Scene-based spatial questions
Start

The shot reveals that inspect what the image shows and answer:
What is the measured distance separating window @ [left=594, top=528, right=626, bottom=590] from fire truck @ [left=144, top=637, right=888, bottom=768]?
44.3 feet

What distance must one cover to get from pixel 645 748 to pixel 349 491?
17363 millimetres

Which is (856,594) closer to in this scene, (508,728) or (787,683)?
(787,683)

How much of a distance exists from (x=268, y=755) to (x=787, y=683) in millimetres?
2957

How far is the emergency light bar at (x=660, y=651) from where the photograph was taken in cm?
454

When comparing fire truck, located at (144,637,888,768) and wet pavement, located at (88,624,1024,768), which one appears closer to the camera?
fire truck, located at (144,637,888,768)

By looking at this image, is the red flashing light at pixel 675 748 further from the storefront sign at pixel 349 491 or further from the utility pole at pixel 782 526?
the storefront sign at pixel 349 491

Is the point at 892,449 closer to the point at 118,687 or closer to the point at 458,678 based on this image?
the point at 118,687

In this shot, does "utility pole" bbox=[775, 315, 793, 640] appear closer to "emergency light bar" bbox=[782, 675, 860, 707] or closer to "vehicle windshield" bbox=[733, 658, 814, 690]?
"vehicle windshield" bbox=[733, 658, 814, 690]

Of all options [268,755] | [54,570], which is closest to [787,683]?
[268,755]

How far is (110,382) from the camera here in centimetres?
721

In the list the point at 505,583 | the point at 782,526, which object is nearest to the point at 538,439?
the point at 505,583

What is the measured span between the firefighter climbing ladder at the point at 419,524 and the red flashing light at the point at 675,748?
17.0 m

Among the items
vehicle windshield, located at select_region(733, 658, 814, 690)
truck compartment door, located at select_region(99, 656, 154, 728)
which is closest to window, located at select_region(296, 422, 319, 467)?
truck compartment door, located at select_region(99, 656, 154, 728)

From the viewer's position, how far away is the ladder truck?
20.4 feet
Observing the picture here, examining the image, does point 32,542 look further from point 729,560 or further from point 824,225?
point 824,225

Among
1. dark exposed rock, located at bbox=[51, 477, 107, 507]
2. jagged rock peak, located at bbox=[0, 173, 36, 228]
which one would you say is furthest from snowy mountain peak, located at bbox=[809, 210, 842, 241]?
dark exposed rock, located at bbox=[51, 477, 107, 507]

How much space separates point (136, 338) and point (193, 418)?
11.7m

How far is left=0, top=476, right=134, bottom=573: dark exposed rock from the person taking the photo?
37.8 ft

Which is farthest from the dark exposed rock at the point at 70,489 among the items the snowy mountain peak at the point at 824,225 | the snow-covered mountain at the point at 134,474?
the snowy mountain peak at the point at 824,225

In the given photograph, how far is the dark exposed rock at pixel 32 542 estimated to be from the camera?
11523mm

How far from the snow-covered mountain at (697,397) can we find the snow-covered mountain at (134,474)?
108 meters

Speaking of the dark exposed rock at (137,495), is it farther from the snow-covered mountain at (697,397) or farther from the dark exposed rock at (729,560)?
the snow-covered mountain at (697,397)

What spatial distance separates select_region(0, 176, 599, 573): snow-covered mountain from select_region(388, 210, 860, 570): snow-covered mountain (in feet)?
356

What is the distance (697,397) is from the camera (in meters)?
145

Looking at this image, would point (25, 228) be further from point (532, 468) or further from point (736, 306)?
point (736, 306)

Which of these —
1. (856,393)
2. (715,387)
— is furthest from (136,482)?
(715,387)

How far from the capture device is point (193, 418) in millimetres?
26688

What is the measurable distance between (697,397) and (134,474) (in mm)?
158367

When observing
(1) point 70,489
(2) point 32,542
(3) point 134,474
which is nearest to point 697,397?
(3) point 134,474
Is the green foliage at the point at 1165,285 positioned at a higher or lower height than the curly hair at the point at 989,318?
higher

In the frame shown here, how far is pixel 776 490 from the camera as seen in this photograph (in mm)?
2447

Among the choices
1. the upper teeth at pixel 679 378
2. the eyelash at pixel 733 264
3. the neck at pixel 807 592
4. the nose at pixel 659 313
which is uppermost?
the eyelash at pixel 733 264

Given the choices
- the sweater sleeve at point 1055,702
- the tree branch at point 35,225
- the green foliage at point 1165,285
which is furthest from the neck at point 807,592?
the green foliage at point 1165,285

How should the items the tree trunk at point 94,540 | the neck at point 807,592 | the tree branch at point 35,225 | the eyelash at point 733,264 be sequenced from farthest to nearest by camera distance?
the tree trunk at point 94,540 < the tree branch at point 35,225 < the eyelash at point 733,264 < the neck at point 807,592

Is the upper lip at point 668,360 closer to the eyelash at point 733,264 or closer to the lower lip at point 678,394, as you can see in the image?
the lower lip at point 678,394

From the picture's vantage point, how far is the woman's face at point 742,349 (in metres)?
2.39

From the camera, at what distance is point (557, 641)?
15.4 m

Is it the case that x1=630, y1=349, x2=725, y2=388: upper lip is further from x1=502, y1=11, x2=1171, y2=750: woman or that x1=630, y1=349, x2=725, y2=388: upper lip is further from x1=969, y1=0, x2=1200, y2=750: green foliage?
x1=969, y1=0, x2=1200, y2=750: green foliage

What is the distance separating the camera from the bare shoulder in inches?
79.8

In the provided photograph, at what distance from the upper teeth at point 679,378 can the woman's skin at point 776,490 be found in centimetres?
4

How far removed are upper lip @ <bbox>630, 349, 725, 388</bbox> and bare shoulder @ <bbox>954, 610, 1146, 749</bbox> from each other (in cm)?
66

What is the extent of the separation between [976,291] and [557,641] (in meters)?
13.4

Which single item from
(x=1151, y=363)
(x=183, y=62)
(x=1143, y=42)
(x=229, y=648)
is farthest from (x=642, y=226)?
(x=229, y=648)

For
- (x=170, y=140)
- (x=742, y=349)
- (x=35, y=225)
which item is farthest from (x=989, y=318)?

End

(REQUEST) Reproduce the material above, every line of it, exactly.

(OUTPUT FOR THIS TASK)
The shot reveals that inspect what the image shows and answer:
What is the measured distance separating window @ [left=594, top=528, right=626, bottom=590] from fire truck @ [left=144, top=637, right=888, bottom=768]?
44.3 feet

What distance must one cover to get from pixel 645 748 to pixel 349 491?
17363 millimetres

Which is (856,594) closer to in this scene, (508,728) or (787,683)?
(787,683)

How much of a distance exists from (x=268, y=755) to (x=787, y=683) in millimetres?
2957

How far is the emergency light bar at (x=660, y=651) from where the photograph was taken in cm?
454

When comparing fire truck, located at (144,637,888,768) and wet pavement, located at (88,624,1024,768), which one appears closer to the camera?
fire truck, located at (144,637,888,768)

By looking at this image, is the red flashing light at pixel 675 748 further from the storefront sign at pixel 349 491 or further from the utility pole at pixel 782 526?
the storefront sign at pixel 349 491

Is the point at 892,449 closer to the point at 118,687 or closer to the point at 458,678 based on this image?
the point at 118,687

In this shot, does "utility pole" bbox=[775, 315, 793, 640] appear closer to "emergency light bar" bbox=[782, 675, 860, 707] or closer to "vehicle windshield" bbox=[733, 658, 814, 690]?
"vehicle windshield" bbox=[733, 658, 814, 690]

Of all options [268,755] | [54,570], which is closest to [787,683]?
[268,755]

How far is (110,382) from the camera here in centimetres?
721

In the list the point at 505,583 | the point at 782,526, which object is nearest to the point at 538,439?
the point at 505,583

What is the measured span between the firefighter climbing ladder at the point at 419,524 and the red flashing light at the point at 675,748?
17.0 m

Among the items
vehicle windshield, located at select_region(733, 658, 814, 690)
truck compartment door, located at select_region(99, 656, 154, 728)
which is closest to window, located at select_region(296, 422, 319, 467)?
truck compartment door, located at select_region(99, 656, 154, 728)

From the viewer's position, how far away is the ladder truck?
20.4 feet
Observing the picture here, examining the image, does point 32,542 look further from point 729,560 or further from point 824,225?
point 824,225

Among
1. dark exposed rock, located at bbox=[51, 477, 107, 507]
2. jagged rock peak, located at bbox=[0, 173, 36, 228]
which one would you say is furthest from snowy mountain peak, located at bbox=[809, 210, 842, 241]?
dark exposed rock, located at bbox=[51, 477, 107, 507]

How much space separates point (136, 338) and point (193, 418)?
11.7m

How far is left=0, top=476, right=134, bottom=573: dark exposed rock from the person taking the photo?
37.8 ft

Which is farthest from the dark exposed rock at the point at 70,489 among the items the snowy mountain peak at the point at 824,225 | the snow-covered mountain at the point at 134,474?
the snowy mountain peak at the point at 824,225

In the given photograph, how far is the dark exposed rock at pixel 32 542 estimated to be from the camera?
11523mm

How far from the snow-covered mountain at (697,397) can we find the snow-covered mountain at (134,474)?
108 meters

Speaking of the dark exposed rock at (137,495), is it farther from the snow-covered mountain at (697,397) or farther from the dark exposed rock at (729,560)?
the snow-covered mountain at (697,397)

What spatial distance separates select_region(0, 176, 599, 573): snow-covered mountain from select_region(388, 210, 860, 570): snow-covered mountain (in feet)?
356

What is the distance (697,397) is from the camera (in meters)?
145

Looking at this image, would point (25, 228) be further from point (532, 468) or further from point (736, 306)?
point (736, 306)

Which of these —
1. (856,393)
2. (715,387)
— is furthest from (136,482)?
(715,387)

How far from the capture device is point (193, 418) in millimetres?
26688

What is the measurable distance between (697,397) and (134,474) (in mm)?
158367

When observing
(1) point 70,489
(2) point 32,542
(3) point 134,474
which is nearest to point 697,397?
(3) point 134,474
Is the green foliage at the point at 1165,285 positioned at a higher or lower height than the curly hair at the point at 989,318?
higher

In the frame shown here, how far is pixel 776 490 from the camera as seen in this photograph (in mm)?
2447

Among the choices
1. the upper teeth at pixel 679 378
2. the eyelash at pixel 733 264
3. the neck at pixel 807 592
4. the nose at pixel 659 313
which is uppermost?
the eyelash at pixel 733 264

Given the choices
- the sweater sleeve at point 1055,702
- the tree branch at point 35,225
- the green foliage at point 1165,285
which is furthest from the neck at point 807,592?
the green foliage at point 1165,285

How should the items the tree trunk at point 94,540 | the neck at point 807,592 | the tree branch at point 35,225 | the eyelash at point 733,264 be sequenced from farthest to nearest by camera distance?
the tree trunk at point 94,540 < the tree branch at point 35,225 < the eyelash at point 733,264 < the neck at point 807,592

Is the upper lip at point 668,360 closer to the eyelash at point 733,264 or closer to the lower lip at point 678,394, as you can see in the image?
the lower lip at point 678,394

From the picture's vantage point, how far is the woman's face at point 742,349 (in metres)?
2.39

From the camera, at what distance is point (557, 641)?
15.4 m

Is it the case that x1=630, y1=349, x2=725, y2=388: upper lip is further from x1=502, y1=11, x2=1171, y2=750: woman or that x1=630, y1=349, x2=725, y2=388: upper lip is further from x1=969, y1=0, x2=1200, y2=750: green foliage?
x1=969, y1=0, x2=1200, y2=750: green foliage

What is the distance separating the camera from the bare shoulder in inches?
79.8

In the provided photograph, at what distance from the upper teeth at point 679,378 can the woman's skin at point 776,490 be found in centimetres?
4

How far removed are upper lip @ <bbox>630, 349, 725, 388</bbox> and bare shoulder @ <bbox>954, 610, 1146, 749</bbox> from each other (in cm)?
66

What is the extent of the separation between [976,291] and [557,641] (in meters)?
13.4

Which single item from
(x=1151, y=363)
(x=183, y=62)
(x=1143, y=42)
(x=229, y=648)
is farthest from (x=642, y=226)?
(x=229, y=648)

For
- (x=170, y=140)
- (x=742, y=349)
- (x=35, y=225)
which item is farthest from (x=989, y=318)?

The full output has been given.